As part of an improvement program for the organization that makes additive packages for engines, gears and hydraulic fluids in seven plants around the world, Madilao said they wanted to improve access control and mustering because:
- Manual paper-based sign-in/sign-out in control room is disruptive to operators; control room is not a public place
- Physical fencing would hinder evacuation
- People may stray outside assigned areas
- Manual accounting for people during mustering is slow
- Locating someone requires bigger search party
- Hard to manage contractors during high risk activities such as start-up and shut-down.
"We worry about employees or contractors being in the wrong place at the wrong time during a shutdown," Madilao said. Plus, he said, "We don’t want everyone having to go to the control room to sign in and out. Even then, we weren’t certain about their location."

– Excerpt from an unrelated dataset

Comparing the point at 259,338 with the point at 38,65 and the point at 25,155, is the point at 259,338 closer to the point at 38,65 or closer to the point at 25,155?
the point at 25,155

They worked with Emerson to create a real-time radio frequency identification (RFID) locating system. RFID tags can locate and muster workers.
"The results have been marvelous. We have been doing this for just about a year," Madilao said. "We just did a turnaround and with contractors using RFID tags, we knew where everyone was at all times."
Because of the success of the solution, Madilao said they moved forward with other opportunities that play into smart innovation and reliability. One was with steam-trap monitoring and energy analytics. Another innovation was using wireless vibration monitors on large rotating equipment and wireless corrosion monitoring. They also gave workers tablets to allow for a more mobile workforce. All the moves were a success with the safety program allowing for greater access control and mustering and they were also able to enhance emergency response capability.
With vibration and corrosion monitoring, they were able to better predict pump failures. They were also able to boost productivity with workers being more mobile by giving them tablets which increased their effectiveness in the field. With the steam trap monitoring, they were able to avoid steam loss and conduct surveillance to detect abnormal conditions, avoid steam loss, hammering and process upsets.
"Advances in technologies are coming and they are coming in a big way," Madilao said. "It is up to us to decided how it improves business performance. Technologies should improve business performance."
Gregory Hale is the editor and founder of Industrial Safety and Security Source (ISSSource.com), a news and information Website covering safety and security issues in the manufacturing automation sector. This content originally appeared on ISSSource.com. ISSSource is a CFE Media content partner. Edited by Chris Vavra, production editor, CFE Media, firstname.lastname@example.org.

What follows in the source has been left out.